The benefits of remote working
Prior to the pandemic, a select number of companies had already started to introduce more flexible working policies, allowing people to work from home or cultivate a co-working space in an agile environment. Today, a higher number of companies support a mixture of remote and office working, which improves wellbeing through offering a positive work life balance for employees. An added benefit of spending less time in the office is a reduction in carbon emissions through limited travel needs.
For instance, the average co-working space, or a communal office closer to home can help generate carbon emission savings of 118 metric tons annually between now and 2029.
Of course, technology is making this all possible. With the right solutions and printing capabilities, workers can seamlessly transition between the office and their remote working environment. There is a very obvious example here. Before 2020, video conferencing had already become a staple in workplace communication, connecting colleagues around the world, but under pandemic working conditions, its usage increased dramatically to facilitate everyday meetings that could no longer be held face-to-face.
Recycle your tech
As the title anticipates, sustainability initiatives can often start with the little details first. You can start by separating the paper, plastic and cardboard used in the office, and by reducing the use of disposable cutlery. But the details also include technology decisions and the equipment used.
The reason for this is fairly obvious. Technology, including PCs, laptops and smartphones, represented just 1% of the world’s carbon footprint in 2007. Fast forward to today, and technology accounts for 3.7% of global greenhouse emissions. While technology is at the core of the modern business, there are still small but hugely beneficial steps all organizations can take to address one of the most serious environmental problems.
Here’s a simple example: keeping a business phone for three years instead of two, or a laptop for six years instead of five can be very impactful on a company’s use of materials.
If enterprises were to do this on a national, or international scale, there would be less demand to create as many new devices each year. This would reduce the overall amount of raw materials mined to match the demand. And when new products are needed, companies can opt for remanufactured or refurbished equipment.
This would not only be better for the environment, but for finances too. Companies can save on average 30-50 per cent of the selling price compared to the same equipment that has been made new. Additionally, thanks to ratings programs and awards schemes, customers have greater visibility of brands and products that are less harmful to the environment.
The benefits to be reaped
Sustainability doesn’t only benefit the environment; it can benefit the bottom line too. Overall, green consumerism is on the rise – 60% of UK and US consumers will pay more for products that are eco-friendly. This suggests that businesses who strive to make a truly positive difference can attract customers willing to spend more, whereas those who don’t may well lose them altogether.

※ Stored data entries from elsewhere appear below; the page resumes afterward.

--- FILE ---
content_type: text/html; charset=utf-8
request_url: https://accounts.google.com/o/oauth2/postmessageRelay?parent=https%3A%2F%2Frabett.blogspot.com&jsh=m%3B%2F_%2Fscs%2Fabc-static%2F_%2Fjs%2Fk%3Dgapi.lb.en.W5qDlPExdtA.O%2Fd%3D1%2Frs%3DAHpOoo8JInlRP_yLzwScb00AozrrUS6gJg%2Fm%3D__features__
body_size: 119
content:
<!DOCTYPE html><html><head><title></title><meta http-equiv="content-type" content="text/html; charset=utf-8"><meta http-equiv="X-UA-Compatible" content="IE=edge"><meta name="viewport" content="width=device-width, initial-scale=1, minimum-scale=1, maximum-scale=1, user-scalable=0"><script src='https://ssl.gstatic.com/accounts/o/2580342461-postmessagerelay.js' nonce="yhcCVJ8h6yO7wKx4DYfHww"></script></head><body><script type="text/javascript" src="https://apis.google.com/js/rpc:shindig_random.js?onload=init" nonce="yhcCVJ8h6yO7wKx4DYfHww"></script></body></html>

Additionally, taking action on sustainability can also increase the chances of attracting and retaining talent. In the UK, 26 per cent of workers said they would be willing to take a lower salary to work for a sustainable organization. That’s not all – half of those surveyed said they would actually consider declining a job offer from a company with harmful practices.

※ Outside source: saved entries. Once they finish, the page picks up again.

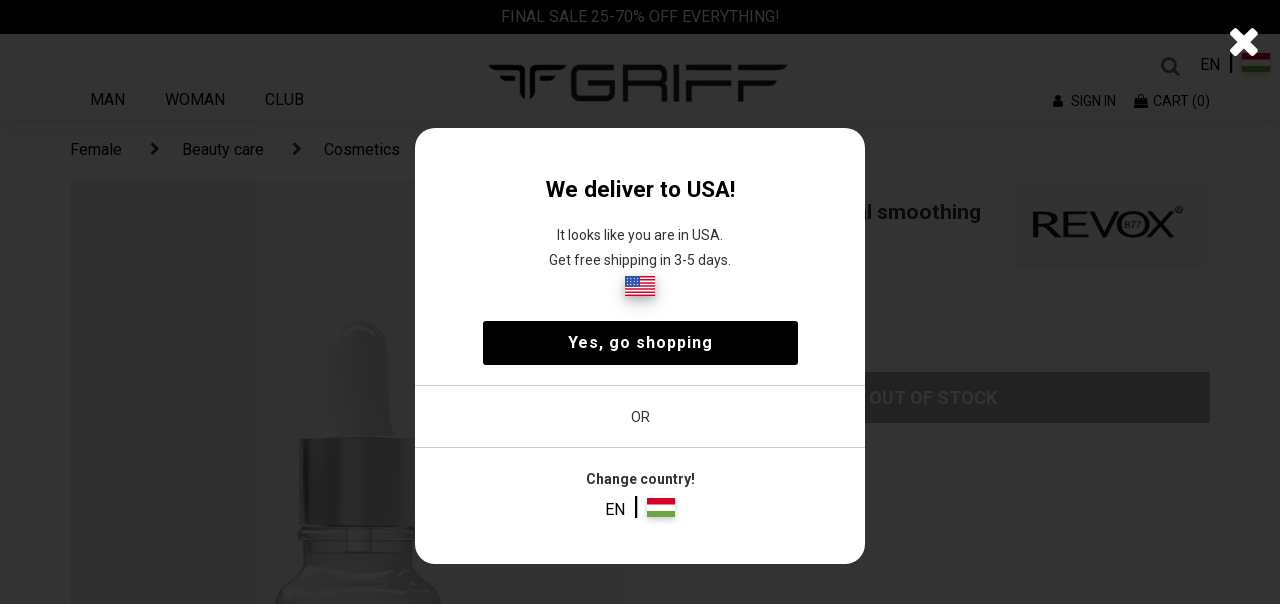

--- FILE ---
content_type: application/javascript
request_url: https://griffwebshop.com/js/main.js
body_size: 246
content:
(function(){


  jQuery('.mobile-menu nav').meanmenu({
    meanScreenWidth: "991"
  });


    $('#search-trigger').click(function () {
        $('#search-input').toggleClass('search-input-open');
    });

    $(document).click(function (e) {
        if (!$(e.target).closest('.ngen-search-box').length) {
            $('#search-input').removeClass('search-input-open');
        }
    });

})(jQuery);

There is a lot of research on the topic. A 2020 survey on the opinions of millennials across 43 countries revealed that the percentage of those who thought ‘reducing its impact on the environment is something their employer is doing well’ (61 per cent) was 22 per cent higher among those who intend to stay in their jobs for five or more years, compared to those expecting to move on fairly soon.
Luckily, today sustainability for organizations across the world is less about ‘if’ and more about ‘how’. The positive news is that by making small changes and focusing on the details, businesses across all sectors can make a massive impact on the environment. All they have to do is take that first step forward, and the rest will follow.